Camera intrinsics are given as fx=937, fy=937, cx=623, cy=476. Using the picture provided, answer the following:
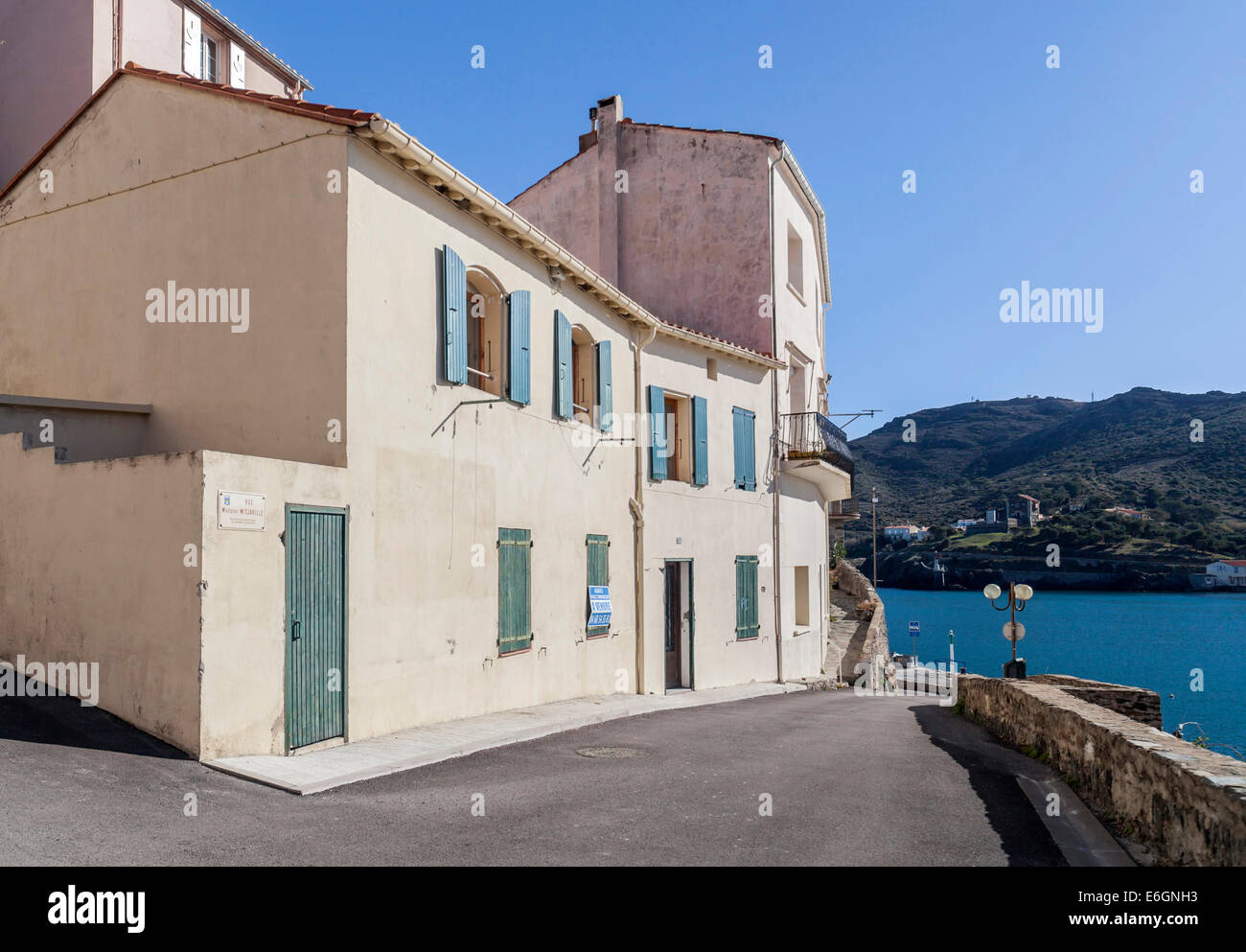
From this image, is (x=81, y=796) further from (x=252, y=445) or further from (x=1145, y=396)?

--

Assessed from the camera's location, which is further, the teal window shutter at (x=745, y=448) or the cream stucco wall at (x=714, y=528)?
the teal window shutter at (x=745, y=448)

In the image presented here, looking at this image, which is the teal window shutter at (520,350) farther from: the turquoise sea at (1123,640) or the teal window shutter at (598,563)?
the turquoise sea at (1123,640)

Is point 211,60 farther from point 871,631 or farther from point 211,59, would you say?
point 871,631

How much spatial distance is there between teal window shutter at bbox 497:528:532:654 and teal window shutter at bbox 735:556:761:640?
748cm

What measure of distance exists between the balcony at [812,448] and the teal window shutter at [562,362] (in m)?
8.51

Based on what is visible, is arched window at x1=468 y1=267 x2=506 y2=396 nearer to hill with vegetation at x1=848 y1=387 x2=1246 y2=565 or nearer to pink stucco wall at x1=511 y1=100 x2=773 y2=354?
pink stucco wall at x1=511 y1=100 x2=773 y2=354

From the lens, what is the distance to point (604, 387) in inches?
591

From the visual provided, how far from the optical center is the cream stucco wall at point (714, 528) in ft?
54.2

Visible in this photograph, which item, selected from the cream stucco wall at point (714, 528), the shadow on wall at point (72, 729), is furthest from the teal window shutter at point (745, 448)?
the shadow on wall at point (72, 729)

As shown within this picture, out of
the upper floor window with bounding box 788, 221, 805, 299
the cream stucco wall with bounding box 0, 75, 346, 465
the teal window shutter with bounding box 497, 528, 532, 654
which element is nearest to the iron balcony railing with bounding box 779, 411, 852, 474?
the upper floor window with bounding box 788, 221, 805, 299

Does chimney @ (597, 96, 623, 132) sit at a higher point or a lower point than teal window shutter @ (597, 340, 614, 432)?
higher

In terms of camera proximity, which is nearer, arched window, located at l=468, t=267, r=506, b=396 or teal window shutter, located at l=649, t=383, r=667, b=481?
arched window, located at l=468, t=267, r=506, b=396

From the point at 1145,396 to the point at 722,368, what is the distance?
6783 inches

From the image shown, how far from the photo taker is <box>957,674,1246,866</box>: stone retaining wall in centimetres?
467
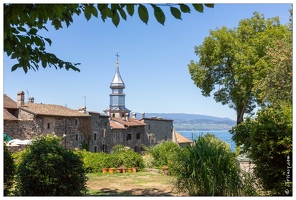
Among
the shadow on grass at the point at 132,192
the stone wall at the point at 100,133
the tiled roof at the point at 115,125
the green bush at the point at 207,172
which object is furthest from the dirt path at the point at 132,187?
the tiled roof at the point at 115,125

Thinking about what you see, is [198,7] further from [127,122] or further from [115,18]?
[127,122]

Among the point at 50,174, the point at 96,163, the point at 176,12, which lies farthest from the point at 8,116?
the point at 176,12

THE PROBLEM: Give the items in the stretch from the line containing "What measure of" through the line containing "6783 inches" as a two-column CSV with the headers item_text and answer. Write one row per item, put each field in double quotes, and replace line breaks with spaces.

EXERCISE RESPONSE:
item_text,answer
"What measure of distance exists between the balcony at [812,448] and the teal window shutter at [562,362] (in m)?","8.51"
"Based on what is visible, is arched window at x1=468 y1=267 x2=506 y2=396 nearer to hill with vegetation at x1=848 y1=387 x2=1246 y2=565 or nearer to pink stucco wall at x1=511 y1=100 x2=773 y2=354?","pink stucco wall at x1=511 y1=100 x2=773 y2=354"
"From the lens, what is the distance to point (604, 387) in inches?","591"
"From the visual provided, how far from the optical center is the cream stucco wall at point (714, 528) in ft?","54.2"
"Visible in this photograph, which item, selected from the cream stucco wall at point (714, 528), the shadow on wall at point (72, 729), is furthest from the teal window shutter at point (745, 448)?","the shadow on wall at point (72, 729)"
"As shown within this picture, out of the upper floor window with bounding box 788, 221, 805, 299 the cream stucco wall with bounding box 0, 75, 346, 465 the teal window shutter with bounding box 497, 528, 532, 654 which element is nearest to the iron balcony railing with bounding box 779, 411, 852, 474?","the upper floor window with bounding box 788, 221, 805, 299"
"Does chimney @ (597, 96, 623, 132) sit at a higher point or a lower point than teal window shutter @ (597, 340, 614, 432)?","higher"
"In terms of camera proximity, which is nearer, arched window, located at l=468, t=267, r=506, b=396 or teal window shutter, located at l=649, t=383, r=667, b=481?","arched window, located at l=468, t=267, r=506, b=396"
"From the point at 1145,396 to the point at 722,368, what is the distance?","6783 inches"